** START **

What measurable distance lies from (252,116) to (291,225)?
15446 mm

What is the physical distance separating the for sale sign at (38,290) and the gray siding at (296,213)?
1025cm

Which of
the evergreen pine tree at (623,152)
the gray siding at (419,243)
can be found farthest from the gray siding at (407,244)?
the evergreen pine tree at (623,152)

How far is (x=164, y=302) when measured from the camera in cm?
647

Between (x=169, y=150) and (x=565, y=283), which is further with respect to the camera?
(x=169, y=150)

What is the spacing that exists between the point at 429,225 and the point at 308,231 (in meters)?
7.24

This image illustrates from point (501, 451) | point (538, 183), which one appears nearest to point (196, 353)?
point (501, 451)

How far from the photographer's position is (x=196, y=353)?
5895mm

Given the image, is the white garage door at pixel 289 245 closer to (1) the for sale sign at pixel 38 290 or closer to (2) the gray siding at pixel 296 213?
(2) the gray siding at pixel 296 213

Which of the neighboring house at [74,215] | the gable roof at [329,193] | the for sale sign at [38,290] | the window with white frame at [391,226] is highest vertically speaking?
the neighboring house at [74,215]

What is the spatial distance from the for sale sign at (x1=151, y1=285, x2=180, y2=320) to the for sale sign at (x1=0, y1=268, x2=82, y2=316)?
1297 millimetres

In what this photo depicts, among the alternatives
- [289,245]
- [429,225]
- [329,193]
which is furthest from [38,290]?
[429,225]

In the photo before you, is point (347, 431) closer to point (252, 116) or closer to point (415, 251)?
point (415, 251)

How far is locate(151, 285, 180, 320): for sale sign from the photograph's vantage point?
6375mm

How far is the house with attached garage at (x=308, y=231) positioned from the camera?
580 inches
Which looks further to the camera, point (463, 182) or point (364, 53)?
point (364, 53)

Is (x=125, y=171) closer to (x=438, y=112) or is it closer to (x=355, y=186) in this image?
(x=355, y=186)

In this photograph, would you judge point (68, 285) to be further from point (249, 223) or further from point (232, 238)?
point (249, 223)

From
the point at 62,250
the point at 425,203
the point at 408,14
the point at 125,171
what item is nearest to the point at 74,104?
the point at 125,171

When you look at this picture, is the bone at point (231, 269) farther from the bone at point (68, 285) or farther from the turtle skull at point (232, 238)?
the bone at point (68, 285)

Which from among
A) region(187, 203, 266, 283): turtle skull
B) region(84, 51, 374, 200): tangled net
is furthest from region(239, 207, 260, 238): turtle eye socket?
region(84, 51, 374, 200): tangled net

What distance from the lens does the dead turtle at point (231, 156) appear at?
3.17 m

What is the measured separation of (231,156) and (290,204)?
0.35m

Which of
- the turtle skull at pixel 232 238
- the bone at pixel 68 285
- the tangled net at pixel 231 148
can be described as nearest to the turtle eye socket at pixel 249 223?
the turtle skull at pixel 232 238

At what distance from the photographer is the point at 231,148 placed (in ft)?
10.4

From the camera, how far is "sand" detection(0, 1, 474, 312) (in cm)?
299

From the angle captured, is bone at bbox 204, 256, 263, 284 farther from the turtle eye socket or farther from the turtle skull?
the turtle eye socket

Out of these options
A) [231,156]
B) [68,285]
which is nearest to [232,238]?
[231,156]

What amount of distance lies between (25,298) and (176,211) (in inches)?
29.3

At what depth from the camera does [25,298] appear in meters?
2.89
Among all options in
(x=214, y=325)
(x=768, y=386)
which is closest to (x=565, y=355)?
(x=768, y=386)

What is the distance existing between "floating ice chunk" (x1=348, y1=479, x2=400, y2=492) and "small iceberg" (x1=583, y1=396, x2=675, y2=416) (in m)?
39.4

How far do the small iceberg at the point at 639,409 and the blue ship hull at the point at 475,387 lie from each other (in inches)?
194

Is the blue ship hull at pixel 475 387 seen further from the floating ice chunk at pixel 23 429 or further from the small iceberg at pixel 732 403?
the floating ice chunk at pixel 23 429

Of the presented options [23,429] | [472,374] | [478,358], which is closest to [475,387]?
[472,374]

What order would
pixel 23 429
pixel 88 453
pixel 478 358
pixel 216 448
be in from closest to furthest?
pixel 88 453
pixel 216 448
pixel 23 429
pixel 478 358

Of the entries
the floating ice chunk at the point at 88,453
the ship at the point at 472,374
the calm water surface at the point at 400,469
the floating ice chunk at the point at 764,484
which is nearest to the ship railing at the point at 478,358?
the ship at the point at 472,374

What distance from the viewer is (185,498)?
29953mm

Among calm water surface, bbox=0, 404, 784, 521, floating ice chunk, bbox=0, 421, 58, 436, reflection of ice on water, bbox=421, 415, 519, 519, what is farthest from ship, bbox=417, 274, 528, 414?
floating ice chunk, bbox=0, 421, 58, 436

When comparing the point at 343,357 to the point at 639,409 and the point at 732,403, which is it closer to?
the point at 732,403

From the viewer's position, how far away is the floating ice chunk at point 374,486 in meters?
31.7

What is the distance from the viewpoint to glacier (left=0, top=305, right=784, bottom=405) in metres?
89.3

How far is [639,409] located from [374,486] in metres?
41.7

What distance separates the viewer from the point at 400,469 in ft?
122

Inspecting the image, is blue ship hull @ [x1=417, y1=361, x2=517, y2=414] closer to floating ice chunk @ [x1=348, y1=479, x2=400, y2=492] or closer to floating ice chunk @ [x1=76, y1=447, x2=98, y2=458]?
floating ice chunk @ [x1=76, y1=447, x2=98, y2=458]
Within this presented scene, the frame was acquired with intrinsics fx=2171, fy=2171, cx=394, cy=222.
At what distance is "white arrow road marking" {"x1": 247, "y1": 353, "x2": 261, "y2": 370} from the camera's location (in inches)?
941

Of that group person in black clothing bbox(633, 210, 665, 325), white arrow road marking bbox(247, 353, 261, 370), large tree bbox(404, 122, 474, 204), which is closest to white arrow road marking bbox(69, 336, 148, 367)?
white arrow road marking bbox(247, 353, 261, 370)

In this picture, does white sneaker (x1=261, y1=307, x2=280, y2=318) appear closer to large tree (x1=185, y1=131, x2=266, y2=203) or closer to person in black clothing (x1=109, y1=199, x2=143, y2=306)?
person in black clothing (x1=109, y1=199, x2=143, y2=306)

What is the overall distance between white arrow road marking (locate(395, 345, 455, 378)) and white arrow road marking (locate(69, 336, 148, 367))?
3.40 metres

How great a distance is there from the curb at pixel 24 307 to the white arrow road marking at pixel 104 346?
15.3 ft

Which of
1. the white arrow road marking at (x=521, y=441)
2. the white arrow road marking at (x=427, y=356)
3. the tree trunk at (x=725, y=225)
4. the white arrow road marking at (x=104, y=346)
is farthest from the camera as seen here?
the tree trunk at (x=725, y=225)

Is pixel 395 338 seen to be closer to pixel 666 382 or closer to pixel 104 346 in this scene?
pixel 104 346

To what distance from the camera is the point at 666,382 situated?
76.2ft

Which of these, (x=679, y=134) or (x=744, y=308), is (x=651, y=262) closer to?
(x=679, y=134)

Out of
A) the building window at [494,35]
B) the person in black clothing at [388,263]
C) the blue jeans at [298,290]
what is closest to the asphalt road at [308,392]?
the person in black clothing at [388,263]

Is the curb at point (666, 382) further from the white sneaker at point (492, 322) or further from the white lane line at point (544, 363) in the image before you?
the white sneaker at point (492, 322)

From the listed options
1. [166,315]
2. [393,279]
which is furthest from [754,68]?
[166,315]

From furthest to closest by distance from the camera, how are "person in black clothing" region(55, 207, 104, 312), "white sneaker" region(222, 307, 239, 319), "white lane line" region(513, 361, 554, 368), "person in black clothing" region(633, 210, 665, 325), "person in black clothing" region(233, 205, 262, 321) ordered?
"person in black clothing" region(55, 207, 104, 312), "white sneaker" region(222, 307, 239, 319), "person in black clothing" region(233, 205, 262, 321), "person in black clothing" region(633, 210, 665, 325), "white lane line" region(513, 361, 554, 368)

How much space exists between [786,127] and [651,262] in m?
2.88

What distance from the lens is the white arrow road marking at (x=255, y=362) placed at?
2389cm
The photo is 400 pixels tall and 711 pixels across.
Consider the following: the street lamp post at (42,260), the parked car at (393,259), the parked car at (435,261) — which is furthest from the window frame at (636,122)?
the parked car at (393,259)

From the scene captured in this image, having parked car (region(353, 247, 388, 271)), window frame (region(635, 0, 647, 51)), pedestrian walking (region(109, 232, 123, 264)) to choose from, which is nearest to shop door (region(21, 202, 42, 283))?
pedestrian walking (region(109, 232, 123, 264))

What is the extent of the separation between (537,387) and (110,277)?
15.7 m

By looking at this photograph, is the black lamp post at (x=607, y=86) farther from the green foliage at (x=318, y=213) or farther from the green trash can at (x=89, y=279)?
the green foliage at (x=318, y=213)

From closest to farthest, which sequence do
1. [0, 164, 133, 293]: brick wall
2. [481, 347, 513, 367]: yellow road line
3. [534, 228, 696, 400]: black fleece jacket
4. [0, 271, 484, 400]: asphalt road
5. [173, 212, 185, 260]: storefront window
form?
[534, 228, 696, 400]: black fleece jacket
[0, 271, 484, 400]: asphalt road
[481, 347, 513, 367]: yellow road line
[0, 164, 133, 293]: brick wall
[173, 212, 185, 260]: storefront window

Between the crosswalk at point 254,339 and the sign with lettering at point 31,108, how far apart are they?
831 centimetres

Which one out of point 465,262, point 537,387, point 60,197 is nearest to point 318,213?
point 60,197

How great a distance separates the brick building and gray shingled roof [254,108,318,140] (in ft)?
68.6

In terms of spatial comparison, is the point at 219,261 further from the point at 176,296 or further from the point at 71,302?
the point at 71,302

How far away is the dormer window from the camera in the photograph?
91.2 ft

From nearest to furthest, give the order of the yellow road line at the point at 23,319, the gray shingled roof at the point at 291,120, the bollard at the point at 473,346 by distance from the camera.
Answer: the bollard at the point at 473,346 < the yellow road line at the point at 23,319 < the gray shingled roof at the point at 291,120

** END **

- _Goal_:
Copy out every line from the one containing "From the scene" to the end of the material, both ends included.

- _Exercise output_:
From the scene captured in this image, having parked car (region(353, 247, 388, 271)), window frame (region(635, 0, 647, 51)), pedestrian walking (region(109, 232, 123, 264)) to choose from, which is nearest to shop door (region(21, 202, 42, 283))?
pedestrian walking (region(109, 232, 123, 264))

What is the extent of the separation between (537,387) and (110,277)?
15.7 m

By looking at this photograph, is the black lamp post at (x=607, y=86) farther from the green foliage at (x=318, y=213) or farther from the green trash can at (x=89, y=279)?
the green foliage at (x=318, y=213)

From closest to farthest, which sequence do
1. [0, 164, 133, 293]: brick wall
2. [481, 347, 513, 367]: yellow road line
3. [534, 228, 696, 400]: black fleece jacket
4. [0, 271, 484, 400]: asphalt road
5. [173, 212, 185, 260]: storefront window
form?
[534, 228, 696, 400]: black fleece jacket
[0, 271, 484, 400]: asphalt road
[481, 347, 513, 367]: yellow road line
[0, 164, 133, 293]: brick wall
[173, 212, 185, 260]: storefront window

Between the crosswalk at point 254,339 and the sign with lettering at point 31,108, how far apart are they?
831 centimetres

Which one out of point 465,262, point 537,387, point 60,197 is nearest to point 318,213?
point 60,197

How great a distance separates the brick building and gray shingled roof [254,108,318,140] (in ft)?
68.6

In terms of spatial comparison, is the point at 219,261 further from the point at 176,296 or further from the point at 71,302?
the point at 71,302

How far away is the dormer window from the camera in the photograph?
91.2 ft

From nearest to furthest, give the order of the yellow road line at the point at 23,319, the gray shingled roof at the point at 291,120, the bollard at the point at 473,346 by distance from the camera.
Answer: the bollard at the point at 473,346 < the yellow road line at the point at 23,319 < the gray shingled roof at the point at 291,120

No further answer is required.